- DIRECTIVES -
**1.** Using the article on federal school lunch rules, answer each of the following:
(a) How many students have the federal regulations convinced to drop out of their school lunch programs?
(b) What price did adults pay for the meatloaf at Becky Atess Cleveland's school?
(c) Who apologized to parents for the mini tacos?
**2.** State how many lines of the rows contain the string "point", treating case as significant. Give only the number.

- ARTICLE -
The changes, which impact every school that accepts federal lunch subsidies, limits calories, fat, sugar, sodium and other elements of school lunches, and requires students to take a fruit or vegetable, whether they want it or not.

The federal regulations have convinced more than 1 million students to drop out of their school lunch programs, and hundreds of schools to drop out of the National School Lunch Program to serve students healthy foods with reasonable portions. The requirement for greens has also produced well over $1 billion in food waste since 2012.

“If any mom fed her kids like this, we’d be in trouble,” Shay Fowler posted on Facebook. “Can you imagine the testimony against a mom who fed her children this crap? ‘So, for dinner one night all you kids had to eat were two taco shells with just one bit of hamburger in it? Is that how your mother fed you?’”

“No wonder the children go straight to the kitchen soon as they get home,” Neva Caldwell posted.

Becky Atess Cleveland pointed directly at Washington, D.C. as the root cause for the mini lunches.

“Food portions have been greatly cut by Michelle Obama’s food guidelines for districts that take food and or funding from the feds,” she wrote. “We had meatloaf at my school on Saturday that would maybe half fill a muffin tin. Medium size meatball and that was for adults at $3.

“Other items were ½ cup maybe of creamed potatoes and 1/3 cup green beans and a small breadstick; unsweetened ¼ cup apple sauce.”

“My first thought was ‘why is that all my child got when I paid for him to have a full lunch?’ I would be demanding money back in my child’s lunch account!” Christy McMillen wrote.

Burleson’s Associate Superintendent of Educational Operations Jerry Hollingsworth apologized to parents for the mini tacos, and told NBC he plans to look into the matter more closely.

“Any reasonable person can see there’s not enough meat on that taco,” Hollingsworth said. “I’m certainly not aware of this being a pattern and if that’s the case, we need to fix it and we will.”

Hollingsworth thanked the Gleeneys for highlighting the problem.

- RECORDS -
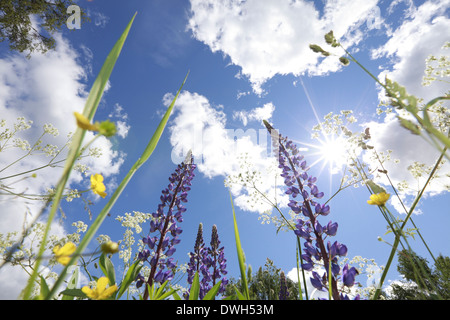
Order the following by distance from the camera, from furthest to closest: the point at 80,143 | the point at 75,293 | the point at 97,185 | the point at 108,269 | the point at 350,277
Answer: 1. the point at 350,277
2. the point at 108,269
3. the point at 75,293
4. the point at 97,185
5. the point at 80,143

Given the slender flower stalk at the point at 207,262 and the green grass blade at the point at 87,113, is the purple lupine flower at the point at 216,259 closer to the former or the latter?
the slender flower stalk at the point at 207,262

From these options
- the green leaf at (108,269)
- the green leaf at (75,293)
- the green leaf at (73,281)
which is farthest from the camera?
the green leaf at (108,269)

- SET OF ANSWERS -
**1.**
(a) More than 1 million students.
(b) $3.
(c) Jerry Hollingsworth, Burleson's Associate Superintendent of Educational Operations.

**2.** 8